TO DO
Beginning with the first line, please repeat the entries exactly and end on the line that contains "The researchers measured intracellular".
------------------------------------------------------------------------
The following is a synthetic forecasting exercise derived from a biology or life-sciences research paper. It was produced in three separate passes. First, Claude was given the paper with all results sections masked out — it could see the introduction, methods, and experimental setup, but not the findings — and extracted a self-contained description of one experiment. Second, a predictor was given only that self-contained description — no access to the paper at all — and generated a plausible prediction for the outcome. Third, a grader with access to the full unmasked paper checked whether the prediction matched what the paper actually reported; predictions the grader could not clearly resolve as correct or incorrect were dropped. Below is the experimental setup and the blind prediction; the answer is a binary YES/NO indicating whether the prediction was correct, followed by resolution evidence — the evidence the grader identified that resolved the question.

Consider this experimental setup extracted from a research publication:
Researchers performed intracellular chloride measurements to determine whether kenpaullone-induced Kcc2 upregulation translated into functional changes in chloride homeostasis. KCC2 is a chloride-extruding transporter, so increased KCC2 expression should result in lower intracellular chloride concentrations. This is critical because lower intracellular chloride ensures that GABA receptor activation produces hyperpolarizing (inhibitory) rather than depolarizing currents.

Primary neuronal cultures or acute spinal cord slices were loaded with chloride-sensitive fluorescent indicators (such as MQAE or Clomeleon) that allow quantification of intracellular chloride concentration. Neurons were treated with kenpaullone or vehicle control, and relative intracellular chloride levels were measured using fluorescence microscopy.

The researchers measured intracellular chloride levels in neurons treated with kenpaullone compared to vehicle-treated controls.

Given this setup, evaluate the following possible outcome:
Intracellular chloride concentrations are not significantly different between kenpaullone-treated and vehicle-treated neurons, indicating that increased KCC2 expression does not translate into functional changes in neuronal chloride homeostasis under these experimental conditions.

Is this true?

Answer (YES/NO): NO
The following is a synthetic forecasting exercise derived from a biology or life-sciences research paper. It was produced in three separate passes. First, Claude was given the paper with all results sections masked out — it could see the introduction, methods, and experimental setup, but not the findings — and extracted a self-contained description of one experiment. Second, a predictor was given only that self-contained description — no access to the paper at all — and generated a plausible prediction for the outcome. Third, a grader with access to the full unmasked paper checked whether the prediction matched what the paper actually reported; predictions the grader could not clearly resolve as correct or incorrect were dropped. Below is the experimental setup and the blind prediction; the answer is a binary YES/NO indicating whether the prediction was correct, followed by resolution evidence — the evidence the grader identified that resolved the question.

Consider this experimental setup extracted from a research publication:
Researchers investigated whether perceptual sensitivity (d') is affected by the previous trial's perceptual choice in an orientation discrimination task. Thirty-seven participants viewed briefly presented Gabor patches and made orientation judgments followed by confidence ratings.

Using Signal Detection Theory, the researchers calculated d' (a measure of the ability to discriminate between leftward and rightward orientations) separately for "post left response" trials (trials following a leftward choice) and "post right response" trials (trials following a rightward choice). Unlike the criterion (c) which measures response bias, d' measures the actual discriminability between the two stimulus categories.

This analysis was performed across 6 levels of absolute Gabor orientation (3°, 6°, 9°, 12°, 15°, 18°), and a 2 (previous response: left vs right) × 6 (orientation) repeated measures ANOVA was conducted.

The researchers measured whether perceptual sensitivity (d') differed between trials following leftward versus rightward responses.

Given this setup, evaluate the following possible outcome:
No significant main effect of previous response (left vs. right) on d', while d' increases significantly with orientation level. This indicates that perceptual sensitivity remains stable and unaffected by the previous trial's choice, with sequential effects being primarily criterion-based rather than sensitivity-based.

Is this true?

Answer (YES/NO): YES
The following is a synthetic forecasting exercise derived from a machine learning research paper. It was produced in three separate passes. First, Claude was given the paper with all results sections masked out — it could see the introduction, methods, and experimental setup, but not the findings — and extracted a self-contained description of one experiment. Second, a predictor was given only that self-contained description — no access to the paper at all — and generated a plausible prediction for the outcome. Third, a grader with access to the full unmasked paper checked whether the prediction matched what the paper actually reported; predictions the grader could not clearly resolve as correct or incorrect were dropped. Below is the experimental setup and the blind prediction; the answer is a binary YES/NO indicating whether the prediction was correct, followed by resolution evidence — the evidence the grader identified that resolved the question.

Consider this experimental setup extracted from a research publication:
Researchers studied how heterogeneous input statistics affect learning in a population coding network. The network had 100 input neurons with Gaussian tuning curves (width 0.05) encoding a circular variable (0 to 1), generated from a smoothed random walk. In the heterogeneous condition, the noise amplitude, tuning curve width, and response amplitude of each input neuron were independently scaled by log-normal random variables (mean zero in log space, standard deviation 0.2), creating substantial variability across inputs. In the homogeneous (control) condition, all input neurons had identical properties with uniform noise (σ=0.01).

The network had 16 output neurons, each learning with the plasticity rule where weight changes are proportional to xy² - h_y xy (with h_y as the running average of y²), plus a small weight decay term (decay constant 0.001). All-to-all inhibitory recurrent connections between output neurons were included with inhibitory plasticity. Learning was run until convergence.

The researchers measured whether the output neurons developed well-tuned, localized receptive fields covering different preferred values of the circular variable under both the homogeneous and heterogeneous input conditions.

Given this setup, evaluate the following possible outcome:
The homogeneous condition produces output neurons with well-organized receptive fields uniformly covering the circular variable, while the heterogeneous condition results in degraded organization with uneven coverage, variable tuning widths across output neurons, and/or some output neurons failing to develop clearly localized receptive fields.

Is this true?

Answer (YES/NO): NO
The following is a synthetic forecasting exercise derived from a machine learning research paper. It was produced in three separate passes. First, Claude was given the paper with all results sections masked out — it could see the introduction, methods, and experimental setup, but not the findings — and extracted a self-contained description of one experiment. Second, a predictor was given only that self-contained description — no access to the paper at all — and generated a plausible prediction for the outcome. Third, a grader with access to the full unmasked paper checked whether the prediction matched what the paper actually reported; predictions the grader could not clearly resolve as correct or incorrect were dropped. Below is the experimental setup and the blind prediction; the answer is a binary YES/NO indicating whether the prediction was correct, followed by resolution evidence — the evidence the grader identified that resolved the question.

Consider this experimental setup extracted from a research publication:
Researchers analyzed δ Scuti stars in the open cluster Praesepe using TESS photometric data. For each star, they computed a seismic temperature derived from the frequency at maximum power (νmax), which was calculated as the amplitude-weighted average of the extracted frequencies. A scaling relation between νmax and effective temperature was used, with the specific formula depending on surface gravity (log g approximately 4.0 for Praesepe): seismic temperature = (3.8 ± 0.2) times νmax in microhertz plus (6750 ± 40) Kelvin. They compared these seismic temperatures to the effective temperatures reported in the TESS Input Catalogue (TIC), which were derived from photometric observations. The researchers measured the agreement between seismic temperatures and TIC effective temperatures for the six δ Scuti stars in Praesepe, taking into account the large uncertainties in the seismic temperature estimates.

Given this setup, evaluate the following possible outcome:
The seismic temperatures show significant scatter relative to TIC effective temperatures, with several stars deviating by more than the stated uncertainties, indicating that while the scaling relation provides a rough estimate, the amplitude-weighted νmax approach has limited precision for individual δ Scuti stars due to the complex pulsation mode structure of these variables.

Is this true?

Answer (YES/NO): NO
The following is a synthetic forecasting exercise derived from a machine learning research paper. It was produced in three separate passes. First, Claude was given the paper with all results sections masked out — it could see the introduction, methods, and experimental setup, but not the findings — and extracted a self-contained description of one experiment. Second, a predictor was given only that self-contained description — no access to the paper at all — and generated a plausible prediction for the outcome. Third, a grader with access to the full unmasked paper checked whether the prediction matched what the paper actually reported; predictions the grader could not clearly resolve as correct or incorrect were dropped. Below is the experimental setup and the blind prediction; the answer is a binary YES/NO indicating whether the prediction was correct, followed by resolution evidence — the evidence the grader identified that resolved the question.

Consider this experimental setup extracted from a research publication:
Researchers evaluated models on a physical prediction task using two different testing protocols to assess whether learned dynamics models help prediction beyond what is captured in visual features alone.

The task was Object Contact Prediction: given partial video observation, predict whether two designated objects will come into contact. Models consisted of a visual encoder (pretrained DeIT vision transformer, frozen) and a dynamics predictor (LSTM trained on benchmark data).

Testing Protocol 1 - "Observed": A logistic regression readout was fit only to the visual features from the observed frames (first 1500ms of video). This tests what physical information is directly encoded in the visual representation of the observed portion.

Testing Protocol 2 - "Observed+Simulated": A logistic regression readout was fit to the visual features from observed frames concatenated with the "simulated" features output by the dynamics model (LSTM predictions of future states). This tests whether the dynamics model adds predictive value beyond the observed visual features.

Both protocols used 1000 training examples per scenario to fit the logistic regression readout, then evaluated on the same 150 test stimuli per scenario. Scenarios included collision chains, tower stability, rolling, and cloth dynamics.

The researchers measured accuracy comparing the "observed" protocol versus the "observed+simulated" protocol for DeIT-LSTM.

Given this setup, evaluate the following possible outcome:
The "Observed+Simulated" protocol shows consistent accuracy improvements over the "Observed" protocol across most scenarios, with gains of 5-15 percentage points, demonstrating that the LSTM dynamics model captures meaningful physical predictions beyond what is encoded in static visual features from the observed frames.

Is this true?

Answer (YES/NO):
------------------------------------------------------------------------
ANSWER SECTION
The following is a synthetic forecasting exercise derived from a biology or life-sciences research paper. It was produced in three separate passes. First, Claude was given the paper with all results sections masked out — it could see the introduction, methods, and experimental setup, but not the findings — and extracted a self-contained description of one experiment. Second, a predictor was given only that self-contained description — no access to the paper at all — and generated a plausible prediction for the outcome. Third, a grader with access to the full unmasked paper checked whether the prediction matched what the paper actually reported; predictions the grader could not clearly resolve as correct or incorrect were dropped. Below is the experimental setup and the blind prediction; the answer is a binary YES/NO indicating whether the prediction was correct, followed by resolution evidence — the evidence the grader identified that resolved the question.

Consider this experimental setup extracted from a research publication:
Researchers performed intracellular chloride measurements to determine whether kenpaullone-induced Kcc2 upregulation translated into functional changes in chloride homeostasis. KCC2 is a chloride-extruding transporter, so increased KCC2 expression should result in lower intracellular chloride concentrations. This is critical because lower intracellular chloride ensures that GABA receptor activation produces hyperpolarizing (inhibitory) rather than depolarizing currents.

Primary neuronal cultures or acute spinal cord slices were loaded with chloride-sensitive fluorescent indicators (such as MQAE or Clomeleon) that allow quantification of intracellular chloride concentration. Neurons were treated with kenpaullone or vehicle control, and relative intracellular chloride levels were measured using fluorescence microscopy.

The researchers measured intracellular chloride levels in neurons treated with kenpaullone compared to vehicle-treated controls.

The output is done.